Exercise goal: Reproduce the items below word for word, from the line containing "In the picture presented here, if you look at" through the last line of the items, with both of those lines included.

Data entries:
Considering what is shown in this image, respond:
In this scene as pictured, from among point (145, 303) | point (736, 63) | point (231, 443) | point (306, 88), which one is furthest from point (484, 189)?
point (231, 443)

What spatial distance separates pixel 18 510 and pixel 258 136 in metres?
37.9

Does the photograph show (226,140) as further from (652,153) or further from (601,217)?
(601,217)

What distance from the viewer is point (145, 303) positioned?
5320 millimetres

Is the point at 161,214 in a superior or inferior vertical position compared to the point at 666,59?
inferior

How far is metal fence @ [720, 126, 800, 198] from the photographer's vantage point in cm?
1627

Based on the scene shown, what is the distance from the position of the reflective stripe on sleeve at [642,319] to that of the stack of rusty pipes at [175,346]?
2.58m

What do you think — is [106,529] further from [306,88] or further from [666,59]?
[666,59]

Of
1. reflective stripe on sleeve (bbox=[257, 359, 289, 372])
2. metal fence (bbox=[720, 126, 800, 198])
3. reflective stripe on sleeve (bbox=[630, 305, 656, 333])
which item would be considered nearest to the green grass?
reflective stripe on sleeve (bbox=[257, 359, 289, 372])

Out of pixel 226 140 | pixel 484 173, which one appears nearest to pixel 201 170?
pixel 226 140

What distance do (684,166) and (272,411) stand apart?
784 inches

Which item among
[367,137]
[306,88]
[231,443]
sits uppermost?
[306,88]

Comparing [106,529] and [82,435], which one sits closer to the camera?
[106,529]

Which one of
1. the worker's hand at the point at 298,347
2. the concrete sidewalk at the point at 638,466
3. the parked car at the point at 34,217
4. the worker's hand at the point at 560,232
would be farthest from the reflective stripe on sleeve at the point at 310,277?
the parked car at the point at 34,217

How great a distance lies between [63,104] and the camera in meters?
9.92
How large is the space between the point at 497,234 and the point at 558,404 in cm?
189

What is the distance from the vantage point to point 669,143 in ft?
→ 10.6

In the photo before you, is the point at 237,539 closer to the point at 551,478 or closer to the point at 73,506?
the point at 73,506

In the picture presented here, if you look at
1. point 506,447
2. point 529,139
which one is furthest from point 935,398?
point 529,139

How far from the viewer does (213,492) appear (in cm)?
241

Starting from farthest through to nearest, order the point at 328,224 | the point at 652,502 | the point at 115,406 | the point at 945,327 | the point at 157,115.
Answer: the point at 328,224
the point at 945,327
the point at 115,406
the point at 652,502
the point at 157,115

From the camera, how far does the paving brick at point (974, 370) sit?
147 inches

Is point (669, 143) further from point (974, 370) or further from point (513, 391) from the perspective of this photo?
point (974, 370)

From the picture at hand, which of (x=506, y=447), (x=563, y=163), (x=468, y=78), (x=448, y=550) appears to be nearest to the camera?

Output for this task:
In the picture presented here, if you look at
1. point 506,447
2. point 529,139
which one is furthest from point 935,398?
point 529,139

How far from the viewer does (213,492) appear (in cm)?
241

Starting from farthest through to nearest, order the point at 328,224 | the point at 652,502 | the point at 115,406 | the point at 945,327 | the point at 157,115.
Answer: the point at 328,224
the point at 945,327
the point at 115,406
the point at 652,502
the point at 157,115

From the camera, how far does the paving brick at point (974, 370) sit?
147 inches

Is point (669, 143) further from point (974, 370) or further from point (513, 391) from the perspective of this photo?
point (974, 370)

From the picture at hand, which of (x=506, y=447), (x=563, y=163), (x=468, y=78), (x=448, y=550) appears to be nearest to the camera?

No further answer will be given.